Mi madre me contestó:
—¿Acaso hemos hecho algo? ¿Hemos robado? ¿Estafado? O, Dios no lo permita, ¿hemos derramado la sangre de alguien?
Y mi padre:
—Absolutamente nada. Todo lo contrario: las leyes británicas no son, en efecto, legales. El hecho de dominar nuestro país se basa en la explotación y la mentira, ya que los países del mundo les entregaron Jerusalén con el compromiso de promover aquí la construcción de un hogar para el pueblo de Israel y ahora instigan a los árabes a que arrasen ese hogar, incluso los ayudan. Cuando hablaba, la ira inflamaba sus ojos azules agrandados por las gafas. En esos momentos mi madre y yo intercambiábamos una sonrisa secreta porque el enfado de mi padre era un enfado literario, una ira suave. Para expulsar a los británicos y rechazar a los ejércitos árabes hace falta una ira distinta. Salvaje. Que no tiene nada que ver con las palabras. Una ira que no existe en nuestra casa ni en nuestro barrio. Quizás sólo en Galilea, en los valles, en las colonias de los confines del Néguev, o en los desfiladeros de las montañas donde se entrenan cada noche los verdaderos combatientes de la resistencia. Allí, quizás se esté acumulando la ira adecuada, que nosotros no conocíamos aunque sabíamos que sin ella estábamos perdidos. Allí, en los desiertos, en el valle del Jordán, en las montañas del Carmelo, en el valle ardiente de Bet Shean, surge un judío nuevo. Uno que no es pálido y con gafas como nosotros, sino bronceado y robusto, un pionero con el espíritu lleno de esa ira verdaderamente mortal. El ardor provocado por la justicia pisoteada hacía a veces destellar las gafas de mi padre; entonces mi madre y yo sonreíamos con una sonrisa invisible, menos perceptible que un guiño. Conspirábamos como una resistencia dentro de la resistencia. Era como si en el lapso de un segundo ella abriera en mi presencia un cajón prohibido. Como si me insinuara que, aunque en la habitación había dos adultos y un niño, por lo menos para ella, el niño no tenía que ser necesariamente yo. Por lo menos, no siempre. Me acerqué a ella y de repente la abracé con fuerza mientras mi padre encendía el flexo de su escritorio y se sentaba para seguir acumulando datos sobre la historia de los judíos de Polonia. ¿Por qué la dulzura de ese momento también se me mezcló con esa ácida sensación del chirrido de la tiza, con ese sinsabor de la traición?
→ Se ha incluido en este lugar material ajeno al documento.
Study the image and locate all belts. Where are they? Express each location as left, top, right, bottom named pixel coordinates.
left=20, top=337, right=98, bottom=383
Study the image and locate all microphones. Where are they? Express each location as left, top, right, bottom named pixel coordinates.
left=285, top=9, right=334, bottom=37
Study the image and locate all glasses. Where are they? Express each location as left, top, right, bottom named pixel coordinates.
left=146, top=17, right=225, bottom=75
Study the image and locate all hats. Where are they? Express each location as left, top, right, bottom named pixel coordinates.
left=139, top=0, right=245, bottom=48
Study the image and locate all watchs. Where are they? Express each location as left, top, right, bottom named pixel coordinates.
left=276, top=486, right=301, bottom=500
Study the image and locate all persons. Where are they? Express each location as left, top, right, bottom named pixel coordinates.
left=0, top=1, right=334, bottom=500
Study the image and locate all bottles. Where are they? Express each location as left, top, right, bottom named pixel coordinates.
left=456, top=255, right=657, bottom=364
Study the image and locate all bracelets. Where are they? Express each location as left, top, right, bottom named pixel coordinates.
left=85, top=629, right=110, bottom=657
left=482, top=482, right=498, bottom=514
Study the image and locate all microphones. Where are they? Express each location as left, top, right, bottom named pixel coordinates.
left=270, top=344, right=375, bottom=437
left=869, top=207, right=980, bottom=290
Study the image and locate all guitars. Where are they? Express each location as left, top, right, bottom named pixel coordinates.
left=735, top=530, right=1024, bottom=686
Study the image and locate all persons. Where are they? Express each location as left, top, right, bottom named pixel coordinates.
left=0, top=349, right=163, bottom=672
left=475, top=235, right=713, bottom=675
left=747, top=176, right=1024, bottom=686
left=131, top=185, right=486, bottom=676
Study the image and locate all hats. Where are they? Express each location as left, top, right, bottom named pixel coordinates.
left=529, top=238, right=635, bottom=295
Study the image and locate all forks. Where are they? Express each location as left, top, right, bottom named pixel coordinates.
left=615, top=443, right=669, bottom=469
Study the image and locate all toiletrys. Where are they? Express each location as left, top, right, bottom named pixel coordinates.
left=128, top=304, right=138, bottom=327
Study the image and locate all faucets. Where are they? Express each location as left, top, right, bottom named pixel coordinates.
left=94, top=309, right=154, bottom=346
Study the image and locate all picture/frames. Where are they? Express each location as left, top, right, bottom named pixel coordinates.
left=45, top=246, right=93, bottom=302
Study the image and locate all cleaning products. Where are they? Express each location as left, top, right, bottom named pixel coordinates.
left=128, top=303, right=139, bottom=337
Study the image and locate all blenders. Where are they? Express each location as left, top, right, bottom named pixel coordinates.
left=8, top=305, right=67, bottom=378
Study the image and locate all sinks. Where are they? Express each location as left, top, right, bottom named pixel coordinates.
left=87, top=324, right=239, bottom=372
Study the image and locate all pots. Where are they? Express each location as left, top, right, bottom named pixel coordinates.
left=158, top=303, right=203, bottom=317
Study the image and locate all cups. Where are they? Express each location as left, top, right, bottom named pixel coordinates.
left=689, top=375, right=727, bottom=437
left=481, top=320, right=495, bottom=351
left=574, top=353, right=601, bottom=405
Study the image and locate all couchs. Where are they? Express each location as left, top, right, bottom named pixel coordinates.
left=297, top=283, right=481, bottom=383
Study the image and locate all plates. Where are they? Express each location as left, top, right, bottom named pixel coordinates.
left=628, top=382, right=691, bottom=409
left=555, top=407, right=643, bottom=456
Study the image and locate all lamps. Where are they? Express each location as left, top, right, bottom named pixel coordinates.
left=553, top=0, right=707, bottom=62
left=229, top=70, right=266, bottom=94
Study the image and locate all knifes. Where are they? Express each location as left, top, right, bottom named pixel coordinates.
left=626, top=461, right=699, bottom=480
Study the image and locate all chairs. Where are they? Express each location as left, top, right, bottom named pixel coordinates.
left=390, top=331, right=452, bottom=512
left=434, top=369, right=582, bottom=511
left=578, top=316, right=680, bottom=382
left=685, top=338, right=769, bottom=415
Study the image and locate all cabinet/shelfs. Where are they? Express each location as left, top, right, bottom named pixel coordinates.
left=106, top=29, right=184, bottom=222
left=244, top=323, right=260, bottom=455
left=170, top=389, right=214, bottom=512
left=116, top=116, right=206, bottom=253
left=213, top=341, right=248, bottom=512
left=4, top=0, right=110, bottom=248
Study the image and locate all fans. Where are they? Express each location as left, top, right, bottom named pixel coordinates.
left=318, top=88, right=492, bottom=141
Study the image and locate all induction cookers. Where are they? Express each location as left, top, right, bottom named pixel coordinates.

En ese mismo momento decidí contarles todo.
—Acabé con Ben Hur y con Chita. Ya no somos amigos.
Mi padre, de espaldas a nosotros y mirando la montaña de libros abiertos de su escritorio, preguntó:
—¿Qué les hiciste esta vez? ¿Cuándo aprenderás a ser fiel a tus amigos?
Dije:
—Nos hemos dividido.
Mi padre se dio media vuelta y me preguntó con voz firme:
—¿División? ¿Entre los hijos de la luz y los hijos de las tinieblas?
Y mi madre:
—Otra vez hay disparos en la oscuridad. Parece que no vienen de muy lejos.